I still remain undecided about our sectors representative body. (CIMSPA). From the website CIMSPA still seems to be very heavily dominated by what remains of the old guard (ISRM). While Pool Plant Operator and Pool Lifeguard courses are important there is much more to our sector than this. In these times of austerity and with sport being the non-statutory service that it is we are beginning to see new ways of working. Gone are the days of the grey suited Leisure Officer, it is the dawn of a new style of leadership and management and this is something that the sector has needed for a while. Energy, enthusiasm, passion and confidence are within my DNA and these are the qualities that CIMSPA need to harness and focus on to attract likeminded people to the organisation.

I believe CIMSPA are at a point of opportunity and they need to understand this new market of leaders and their ongoing professional development. Again I look on the nations and regions section of their website and the last news entry on the Midlands section was 9th November 2015. The courses available are Level 4 Lower Back Pain, Pre & Post Natal Exercise and Anatomy and Physiology all very important I am sure but do they inspire me to join?

Professionalising the sport sector in the current climate is not easy given the wider remit asked of sport by Government. Sport England are now having to focus on less traditional organisations to get the sedentary active and this is opening the industry up to new deliverers. While I accept that CIMSPA remit is the management of sport and physical activity we are in danger of diluting sport beyond all recognition.

You only have to look at the CIMSPA Professional Development Board to understand the diversity of the remit. Where is the voice for Sports Development?

Slowly but surely we are seeing the death of the traditional Sports Development Officer and only the fittest will survive. Even my current job title of Business Development Manager would lead you to believe that my job is nothing to do with sport. But while I might have to operate under a different title 75% of my work is still dedicated to Sports Development and providing opportunities for all individuals to reach their potential in and through sport.

I no longer fill vending machines, check lockers or put cones out. However I am not ashamed to say that once upon a time I did. This was my education in the industry I love. Learning from the shop floor upwards as taken me a long time, but my journey is a demonstration of how difficult it is to source the right CPD at the right time. I have managed to navigate my way through 8 different job titles within the sport sector and I still have a long way to go. Where next and how will I get there is my latest challenge.
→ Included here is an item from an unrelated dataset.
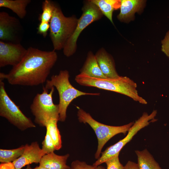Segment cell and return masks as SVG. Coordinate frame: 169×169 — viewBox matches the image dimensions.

I feel that the times are changing and there is an army of new Leaders and Managers evolving that have stood the test of time. It is now time for our representative body (CIMSPA) to get serious about Sports Development and to really understand the qualities and skills required for the job. The workforce development challenge is immense, but with Andy Reed in the Chair I believe there is hope for all of us that started out in tracksuits and have now found ourselves in the Board Room.

Joe Dunmore said:

2. Posted 03:35pm, Mon 13th February, 2017

Interesting read and I agree with a lot of your points. Having worked in Sport Development for the last 8 years most of my CPD has involved coaching courses, which hasn't really had an impact on my day to day duties. Recently our governing body has been completing a needs analysis, bridging the gap between skills required and current skill levels of employees. This has led to more courses/CPD specific to the role and the individual, which is a move in the right direction but not a pathway/qualification as such.